Today:  The Theory of Ignorance

*** Rate cut magic continues to work...

*** Business brisk at home mortgage refinancers...

*** But gold up as half the world sinks into
slowdown...buy bonds?

*** "Rate Cut Glow Continues to Shine," says
TheStreet.com, describing yesterday's market
activity. Both the Dow and the Nasdaq rose. The Dow
ended up 77 points. The Nasdaq made a 102-point gain.

*** "The gains will stick," TheStreet quoted one
trader, "as people are focusing on the second half."

*** But "it is only a matter of time before the
market realizes that lowering interest rates will
not do very much for the US economy," says Albert
Friedberg.

*** Business is good at Countrywide Home Loans. The
company is getting twice as many telephone calls as
usual - following the Fed's 50 basis point rate cut.
Most callers are hoping to refinance existing
mortgages at reduced rates. Could it be that they
are looking for ways to reduce their expenses,
rather than enlarge them?

*** People are still borrowing, but they are not
necessarily increasing their spending. Caught
between the millstones of higher energy costs, lower
employment levels, and lower equity
values...American consumers are feeling a little
pinched...

*** "I have just come from Washington DC," writes
Jeff Randall of the BBC, "where my over-riding
impression was that ordinary Americans fail to
realize just how precarious their economic plight
has become."

*** "I see huge risks for the economy right now,"
said former Fed governor, Janet Yellin. Alan
Greenspan must have seen the same dangers.
Industrial production turned up last month.
Consumers are still borrowing. Home sales are
surprisingly strong. So why the surprise rate cut?
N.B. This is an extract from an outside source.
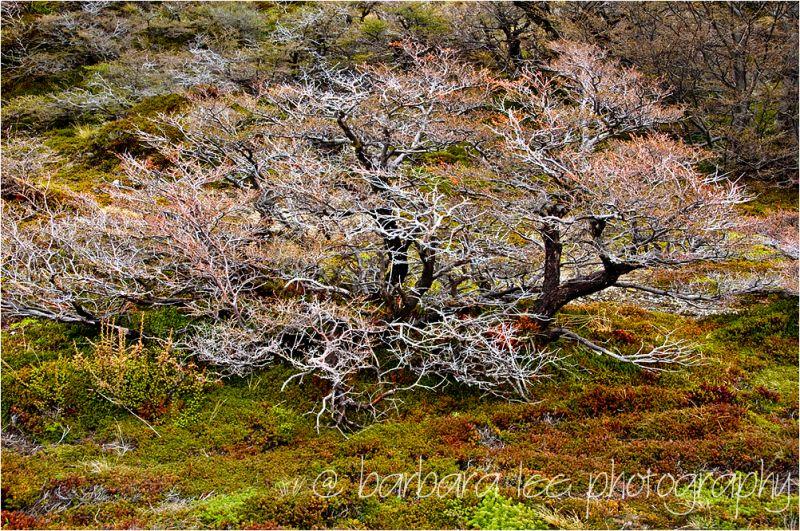 Patagonian Shrub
*** A NY TIMES article addressed the question,
coming to the conclusion that Greenspan & Co. have
two major fears: 1) that consumers are near the
breaking point - where they may be forced to curb
expenditures, which could set in motion a Japan-
style slump and 2) "a related pullback by companies
in the purchase of computers, communication
technologies and other types of equipment." Why
should the Fed care if companies purchase computers?
Ah...more below.

*** If the U.S. sinks into recession, it probably
won't go down alone, warns Anirvan Banerji, of the
Economy Cycle Research Institute. Japan, Taiwan, and
South Korea will be dragged down too. So would
Mexico and Australia. That would put more than half
the world's GDP in negative territory - the first
such slowdown in a quarter century.

*** "Name a company that dominates its industry,
that has 20% operating margins, 10% net margins,
earns 30% on equity, 20% on total invested capital,
generates $1 billion of free cash flow and trades
under 10 times trailing earnings..." challenged Bill
Miller of Legg Mason in Barron's. That company is
the very one that our own Porter Stansberry believes
is doomed by the creative destruction of the
marketplace: Kodak. At 9 times earnings, with a
dividend yield of 4.12%, at least Kodak is
relatively cheap. Cheap enough to buy? It is "not
yet actually cheap," judges Jim Grant, but it is
"becoming cheaper, which, however, is progress."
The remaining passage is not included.